READING TEXT:

· · · ·

Bert R.

Bert R.

from PA
Story #586
I was brought up well in the faith, despite the kind of early family trauma that can break a family: My father died young, leaving my mother to raise four children ages 4, 5, 7 and 8. I really loved my dad. Every evening he would sit there with the radio on and rock and rock me. I can remember at his funeral I stood on my tip toes at his head, pulling myself up to see him. I was five years old.

My mom did a fabulous job raising us, working as a waitress and doing cleaning jobs to make ends meet. We were lucky to have a grandmother who was a seamstress and other grandparents living close by. For my baptism my grandmother had made a beautiful peach colored dress with two tiny elephant buttons, a dress that the minister got drops of water on. I was upset. My mother assured me that everything would be just fine.

Mom didn’t drive, so every Sunday we walked to church, rain or shine. If we were lucky someone would pick us up and take us to church. She made sure we were all involved in church activities – from Cradle Roll until adulthood. I played in the church orchestra and sang in the choir.

As a child I had always wanted to be a nurse, as an adult I enrolled in nursing school. With a few months left in my training, my brother introduced me to a friend of his. We went to dinner a few times – he was a good man, a very handsome one, had money and the whole nine yards. He was getting ready to leave for the Air Force and was certain that we should get married and move to Michigan. Not knowing what to do, I sought God’s guidance: Should I marry him? Would I finish school or would I lose my passion for nursing? The message I got was this: I was called to care for and heal others as a nurse. So I declined the young man’s offer.

Looking back, I’ve never regretted that decision. I went on to work in obstetrics as a supervising nurse, helping bring many children into this world. Later I worked as Director of Nursing at a retirement community for 35 years.

God has protected me in different circumstances throughout life. I remember walking along a creek with my twin nephews when rain started pouring so much that the creek overflowed. We were spinning all over the place – God had to be with us because somehow we stayed afloat, we narrowly avoided a bridge and other debris, and ended up on a little hill.

Face-to-face experiences with human trauma sometimes made me reach out to God for help. When our local community was about to lose its ambulance service, I ran ambulance and got others to help keep it going. Seeing the condition of some of the patients, especially children, I would ask God to help get us to the hospital – where they could get more of the life-saving skills than we had on board. I used to say to my nephew, “I bet God thinks I can’t do anything myself, I’m asking Him so much.” My nephew assured me, “He doesn’t think that Aunt B.”

· · · ·

INFORMATION PROVIDED:
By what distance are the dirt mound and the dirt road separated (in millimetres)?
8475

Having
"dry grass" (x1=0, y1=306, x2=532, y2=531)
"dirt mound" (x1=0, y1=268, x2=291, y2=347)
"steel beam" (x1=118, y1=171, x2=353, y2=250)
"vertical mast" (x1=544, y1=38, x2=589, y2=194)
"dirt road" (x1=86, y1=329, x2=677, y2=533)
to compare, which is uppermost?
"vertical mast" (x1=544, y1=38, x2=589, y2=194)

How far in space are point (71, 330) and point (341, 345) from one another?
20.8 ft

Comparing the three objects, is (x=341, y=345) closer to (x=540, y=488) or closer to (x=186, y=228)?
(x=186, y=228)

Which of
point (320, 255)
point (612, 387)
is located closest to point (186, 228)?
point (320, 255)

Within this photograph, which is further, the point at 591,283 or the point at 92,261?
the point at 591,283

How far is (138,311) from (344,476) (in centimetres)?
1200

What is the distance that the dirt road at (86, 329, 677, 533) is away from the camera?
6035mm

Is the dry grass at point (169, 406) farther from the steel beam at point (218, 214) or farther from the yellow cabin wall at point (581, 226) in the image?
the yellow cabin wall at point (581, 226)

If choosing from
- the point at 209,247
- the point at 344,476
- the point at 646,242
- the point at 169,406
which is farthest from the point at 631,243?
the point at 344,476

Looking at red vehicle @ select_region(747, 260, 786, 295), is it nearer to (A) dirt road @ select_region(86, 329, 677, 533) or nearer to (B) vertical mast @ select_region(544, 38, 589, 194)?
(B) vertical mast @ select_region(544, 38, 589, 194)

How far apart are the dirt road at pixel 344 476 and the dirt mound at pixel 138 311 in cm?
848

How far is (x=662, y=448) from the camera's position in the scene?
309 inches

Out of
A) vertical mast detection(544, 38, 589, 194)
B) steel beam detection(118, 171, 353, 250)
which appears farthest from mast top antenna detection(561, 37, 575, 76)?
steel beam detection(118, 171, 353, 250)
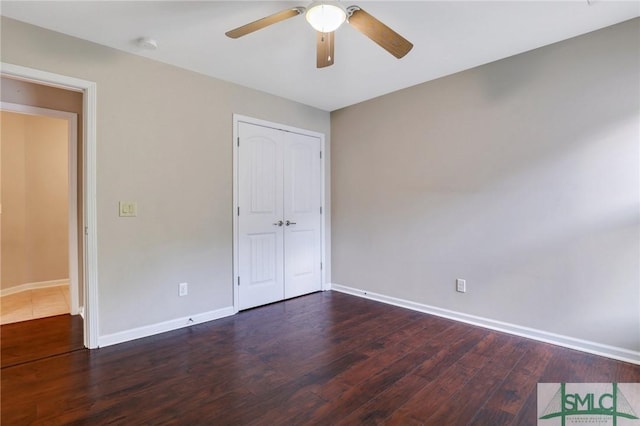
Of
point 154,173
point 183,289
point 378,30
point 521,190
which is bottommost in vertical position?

· · · ·

REQUIRED ACTION:
Answer these questions about the story above:
1. How old was the writer at the father's funeral?
2. What kind of buttons were on the baptism dress the grandmother made?
3. For how many years did the writer work as Director of Nursing at a retirement community?

FINAL ANSWER:
1. Five years old.
2. Two tiny elephant buttons.
3. 35 years.